GIVEN INSTRUCTION: Locate the line with "What is the linear" in the material. Copy that line and each one after it, through the last, exactly and with nothing else.
*** STORED ROWS
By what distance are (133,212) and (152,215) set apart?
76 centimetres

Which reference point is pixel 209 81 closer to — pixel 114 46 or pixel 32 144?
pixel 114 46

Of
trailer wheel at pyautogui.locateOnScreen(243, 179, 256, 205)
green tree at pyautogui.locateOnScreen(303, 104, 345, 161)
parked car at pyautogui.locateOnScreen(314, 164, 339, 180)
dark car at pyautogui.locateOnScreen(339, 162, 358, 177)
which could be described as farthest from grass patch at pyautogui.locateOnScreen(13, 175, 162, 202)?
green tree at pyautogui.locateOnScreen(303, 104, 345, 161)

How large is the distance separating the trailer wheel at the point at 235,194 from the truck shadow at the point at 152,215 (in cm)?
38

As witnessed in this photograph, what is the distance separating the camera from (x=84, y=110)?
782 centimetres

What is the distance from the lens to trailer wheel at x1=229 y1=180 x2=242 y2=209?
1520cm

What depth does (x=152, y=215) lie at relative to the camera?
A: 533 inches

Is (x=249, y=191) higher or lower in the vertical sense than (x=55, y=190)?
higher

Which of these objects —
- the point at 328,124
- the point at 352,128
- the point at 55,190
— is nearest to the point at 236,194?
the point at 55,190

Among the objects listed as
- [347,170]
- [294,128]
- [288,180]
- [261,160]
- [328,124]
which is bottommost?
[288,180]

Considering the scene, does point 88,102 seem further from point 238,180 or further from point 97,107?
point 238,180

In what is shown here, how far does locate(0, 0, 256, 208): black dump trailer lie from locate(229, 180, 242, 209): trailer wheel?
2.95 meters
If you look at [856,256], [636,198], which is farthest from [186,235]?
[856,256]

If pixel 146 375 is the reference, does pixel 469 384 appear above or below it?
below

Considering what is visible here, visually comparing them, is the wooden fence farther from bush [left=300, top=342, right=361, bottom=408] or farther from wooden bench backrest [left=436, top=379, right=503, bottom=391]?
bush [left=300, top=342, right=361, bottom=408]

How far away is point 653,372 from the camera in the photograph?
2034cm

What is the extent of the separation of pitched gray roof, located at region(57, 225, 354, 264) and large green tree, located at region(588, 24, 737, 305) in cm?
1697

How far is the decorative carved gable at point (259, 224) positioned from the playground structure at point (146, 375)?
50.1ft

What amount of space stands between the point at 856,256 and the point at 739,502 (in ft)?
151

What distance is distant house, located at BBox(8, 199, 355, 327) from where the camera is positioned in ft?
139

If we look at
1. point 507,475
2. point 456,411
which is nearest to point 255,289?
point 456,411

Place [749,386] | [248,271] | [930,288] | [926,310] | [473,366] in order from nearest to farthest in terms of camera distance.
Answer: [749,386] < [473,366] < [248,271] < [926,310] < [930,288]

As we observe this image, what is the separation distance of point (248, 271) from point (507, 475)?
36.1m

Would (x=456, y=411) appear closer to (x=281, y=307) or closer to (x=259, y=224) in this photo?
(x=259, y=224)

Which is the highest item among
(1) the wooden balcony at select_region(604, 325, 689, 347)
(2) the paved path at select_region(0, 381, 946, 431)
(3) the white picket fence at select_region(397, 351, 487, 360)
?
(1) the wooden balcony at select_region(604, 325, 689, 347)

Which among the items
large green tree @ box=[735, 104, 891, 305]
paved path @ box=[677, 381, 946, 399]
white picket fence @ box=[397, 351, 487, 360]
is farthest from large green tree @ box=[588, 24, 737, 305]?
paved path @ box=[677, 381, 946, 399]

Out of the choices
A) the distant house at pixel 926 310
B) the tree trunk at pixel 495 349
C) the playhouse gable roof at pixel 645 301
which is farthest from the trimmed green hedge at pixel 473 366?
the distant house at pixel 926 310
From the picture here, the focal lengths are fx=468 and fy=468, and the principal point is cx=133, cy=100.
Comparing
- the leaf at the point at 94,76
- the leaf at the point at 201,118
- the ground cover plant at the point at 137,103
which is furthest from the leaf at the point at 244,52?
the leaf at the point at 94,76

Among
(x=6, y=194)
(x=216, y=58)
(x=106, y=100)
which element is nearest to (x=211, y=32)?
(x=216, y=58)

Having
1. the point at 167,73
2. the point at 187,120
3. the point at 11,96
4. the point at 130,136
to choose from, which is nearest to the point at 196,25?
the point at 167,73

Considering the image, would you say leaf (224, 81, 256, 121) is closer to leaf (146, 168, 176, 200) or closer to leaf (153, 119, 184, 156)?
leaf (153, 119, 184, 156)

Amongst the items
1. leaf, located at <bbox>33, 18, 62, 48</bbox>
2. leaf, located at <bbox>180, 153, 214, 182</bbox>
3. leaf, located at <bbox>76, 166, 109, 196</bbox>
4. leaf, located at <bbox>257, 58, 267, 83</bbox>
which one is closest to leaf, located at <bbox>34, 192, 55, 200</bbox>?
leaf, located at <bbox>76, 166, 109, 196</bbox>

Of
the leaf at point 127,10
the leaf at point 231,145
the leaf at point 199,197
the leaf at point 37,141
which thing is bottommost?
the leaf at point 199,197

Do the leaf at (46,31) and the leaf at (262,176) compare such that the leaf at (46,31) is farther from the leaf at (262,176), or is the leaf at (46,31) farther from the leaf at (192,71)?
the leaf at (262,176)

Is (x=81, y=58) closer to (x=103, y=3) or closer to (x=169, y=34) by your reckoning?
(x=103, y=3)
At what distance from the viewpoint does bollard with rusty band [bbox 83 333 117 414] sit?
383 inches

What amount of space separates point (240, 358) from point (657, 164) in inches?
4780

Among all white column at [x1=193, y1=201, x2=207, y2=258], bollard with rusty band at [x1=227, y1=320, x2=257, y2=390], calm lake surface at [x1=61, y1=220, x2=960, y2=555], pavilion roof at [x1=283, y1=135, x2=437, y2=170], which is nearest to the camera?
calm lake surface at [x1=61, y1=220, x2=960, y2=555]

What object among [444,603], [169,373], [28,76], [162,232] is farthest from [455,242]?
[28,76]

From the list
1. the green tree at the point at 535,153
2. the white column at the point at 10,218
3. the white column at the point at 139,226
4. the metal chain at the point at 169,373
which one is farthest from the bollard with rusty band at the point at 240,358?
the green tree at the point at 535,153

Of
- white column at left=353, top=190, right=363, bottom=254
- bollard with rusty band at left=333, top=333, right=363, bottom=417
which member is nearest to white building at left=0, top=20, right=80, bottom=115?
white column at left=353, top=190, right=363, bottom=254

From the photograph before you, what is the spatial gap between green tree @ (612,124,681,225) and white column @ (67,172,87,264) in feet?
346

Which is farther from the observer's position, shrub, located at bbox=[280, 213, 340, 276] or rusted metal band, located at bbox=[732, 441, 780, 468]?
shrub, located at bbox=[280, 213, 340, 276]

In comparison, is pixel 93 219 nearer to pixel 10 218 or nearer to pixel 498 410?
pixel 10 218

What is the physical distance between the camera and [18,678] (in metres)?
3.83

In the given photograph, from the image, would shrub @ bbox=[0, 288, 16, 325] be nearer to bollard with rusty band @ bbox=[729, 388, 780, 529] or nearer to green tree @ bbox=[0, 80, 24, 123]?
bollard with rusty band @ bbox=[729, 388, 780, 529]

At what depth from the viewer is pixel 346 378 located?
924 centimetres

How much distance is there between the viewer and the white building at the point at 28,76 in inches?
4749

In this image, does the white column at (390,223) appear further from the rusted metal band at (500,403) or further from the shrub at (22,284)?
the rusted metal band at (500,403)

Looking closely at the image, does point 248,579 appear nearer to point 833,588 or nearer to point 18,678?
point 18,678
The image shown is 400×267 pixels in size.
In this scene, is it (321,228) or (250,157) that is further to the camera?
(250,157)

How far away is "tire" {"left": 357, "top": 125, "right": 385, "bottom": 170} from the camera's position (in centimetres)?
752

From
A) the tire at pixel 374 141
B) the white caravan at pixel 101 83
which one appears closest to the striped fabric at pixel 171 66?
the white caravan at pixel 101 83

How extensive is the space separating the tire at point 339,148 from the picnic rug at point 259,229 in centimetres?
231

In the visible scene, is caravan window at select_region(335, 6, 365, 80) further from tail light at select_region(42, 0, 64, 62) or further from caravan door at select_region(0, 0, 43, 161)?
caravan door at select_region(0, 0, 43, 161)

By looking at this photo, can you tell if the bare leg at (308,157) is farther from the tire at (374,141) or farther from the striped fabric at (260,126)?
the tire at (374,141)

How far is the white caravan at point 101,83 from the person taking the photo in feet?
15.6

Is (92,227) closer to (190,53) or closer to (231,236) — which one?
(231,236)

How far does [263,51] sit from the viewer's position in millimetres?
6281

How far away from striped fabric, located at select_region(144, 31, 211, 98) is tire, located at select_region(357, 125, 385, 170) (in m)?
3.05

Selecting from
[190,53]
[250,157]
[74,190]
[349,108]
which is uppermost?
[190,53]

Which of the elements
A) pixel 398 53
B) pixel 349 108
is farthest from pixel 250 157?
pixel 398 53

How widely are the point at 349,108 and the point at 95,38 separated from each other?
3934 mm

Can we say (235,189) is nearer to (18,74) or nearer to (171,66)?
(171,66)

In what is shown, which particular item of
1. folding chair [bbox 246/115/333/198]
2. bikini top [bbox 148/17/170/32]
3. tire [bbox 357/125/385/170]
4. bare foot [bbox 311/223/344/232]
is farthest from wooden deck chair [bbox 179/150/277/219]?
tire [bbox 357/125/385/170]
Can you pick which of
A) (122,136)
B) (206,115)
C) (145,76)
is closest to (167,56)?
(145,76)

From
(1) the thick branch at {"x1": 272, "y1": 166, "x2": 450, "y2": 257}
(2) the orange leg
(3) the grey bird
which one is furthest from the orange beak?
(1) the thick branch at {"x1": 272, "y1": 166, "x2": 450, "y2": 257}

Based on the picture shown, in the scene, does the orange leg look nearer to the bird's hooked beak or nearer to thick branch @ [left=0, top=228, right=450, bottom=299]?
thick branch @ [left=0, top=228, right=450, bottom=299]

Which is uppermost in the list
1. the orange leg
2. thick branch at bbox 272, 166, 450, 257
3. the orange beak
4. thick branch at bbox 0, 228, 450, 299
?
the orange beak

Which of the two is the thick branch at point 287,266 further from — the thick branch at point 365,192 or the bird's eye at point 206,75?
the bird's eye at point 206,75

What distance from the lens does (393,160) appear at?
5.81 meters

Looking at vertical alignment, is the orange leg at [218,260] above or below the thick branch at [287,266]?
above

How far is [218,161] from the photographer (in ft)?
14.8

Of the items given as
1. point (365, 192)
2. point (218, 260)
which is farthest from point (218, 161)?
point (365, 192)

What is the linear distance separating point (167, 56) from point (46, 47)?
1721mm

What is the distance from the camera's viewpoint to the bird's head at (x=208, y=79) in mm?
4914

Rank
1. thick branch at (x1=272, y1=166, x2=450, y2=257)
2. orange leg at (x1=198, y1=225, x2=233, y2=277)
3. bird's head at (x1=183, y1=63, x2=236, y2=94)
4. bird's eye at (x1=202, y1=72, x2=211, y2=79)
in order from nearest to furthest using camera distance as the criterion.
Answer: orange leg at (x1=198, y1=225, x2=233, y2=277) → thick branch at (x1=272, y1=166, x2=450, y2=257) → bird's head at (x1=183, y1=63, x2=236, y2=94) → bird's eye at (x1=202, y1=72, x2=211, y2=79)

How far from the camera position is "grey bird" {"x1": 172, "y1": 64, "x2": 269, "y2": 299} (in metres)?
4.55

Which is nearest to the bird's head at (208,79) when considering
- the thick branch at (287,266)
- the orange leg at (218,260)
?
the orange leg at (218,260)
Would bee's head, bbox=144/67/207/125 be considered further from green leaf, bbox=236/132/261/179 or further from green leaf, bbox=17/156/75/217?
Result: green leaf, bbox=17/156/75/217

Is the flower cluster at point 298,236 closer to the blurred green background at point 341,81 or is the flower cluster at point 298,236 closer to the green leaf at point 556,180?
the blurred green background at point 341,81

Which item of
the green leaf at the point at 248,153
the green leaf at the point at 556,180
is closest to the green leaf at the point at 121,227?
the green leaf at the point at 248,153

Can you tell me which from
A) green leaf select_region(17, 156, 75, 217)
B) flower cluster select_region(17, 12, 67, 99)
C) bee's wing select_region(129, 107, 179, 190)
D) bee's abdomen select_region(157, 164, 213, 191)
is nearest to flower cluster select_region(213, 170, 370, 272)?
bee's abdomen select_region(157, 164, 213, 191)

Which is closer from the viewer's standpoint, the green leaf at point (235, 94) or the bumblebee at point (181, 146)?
******
OUTPUT OF THE EXERCISE:
What is the linear distance separating point (167, 56) from point (46, 47)?
1721mm

What is the distance from the camera's viewpoint to the bird's head at (x=208, y=79) in mm?
4914

Rank
1. thick branch at (x1=272, y1=166, x2=450, y2=257)
2. orange leg at (x1=198, y1=225, x2=233, y2=277)
3. bird's head at (x1=183, y1=63, x2=236, y2=94)
4. bird's eye at (x1=202, y1=72, x2=211, y2=79)
in order from nearest to furthest using camera distance as the criterion.
Answer: orange leg at (x1=198, y1=225, x2=233, y2=277) → thick branch at (x1=272, y1=166, x2=450, y2=257) → bird's head at (x1=183, y1=63, x2=236, y2=94) → bird's eye at (x1=202, y1=72, x2=211, y2=79)

How far from the camera position is "grey bird" {"x1": 172, "y1": 64, "x2": 269, "y2": 299} (in metres)?
4.55

Which is nearest to the bird's head at (208,79) when considering
- the thick branch at (287,266)
- the orange leg at (218,260)
?
the orange leg at (218,260)
Would bee's head, bbox=144/67/207/125 be considered further from green leaf, bbox=236/132/261/179 or further from green leaf, bbox=17/156/75/217?
Result: green leaf, bbox=17/156/75/217

Is the flower cluster at point 298,236 closer to the blurred green background at point 341,81 or is the flower cluster at point 298,236 closer to the green leaf at point 556,180?
the blurred green background at point 341,81

Which item of
the green leaf at the point at 248,153
the green leaf at the point at 556,180
is closest to the green leaf at the point at 121,227?
the green leaf at the point at 248,153

Can you tell me which from
A) green leaf select_region(17, 156, 75, 217)
B) flower cluster select_region(17, 12, 67, 99)
C) bee's wing select_region(129, 107, 179, 190)
D) bee's abdomen select_region(157, 164, 213, 191)
is nearest to flower cluster select_region(213, 170, 370, 272)?
bee's abdomen select_region(157, 164, 213, 191)

Which is closer from the viewer's standpoint, the green leaf at point (235, 94) or the bumblebee at point (181, 146)?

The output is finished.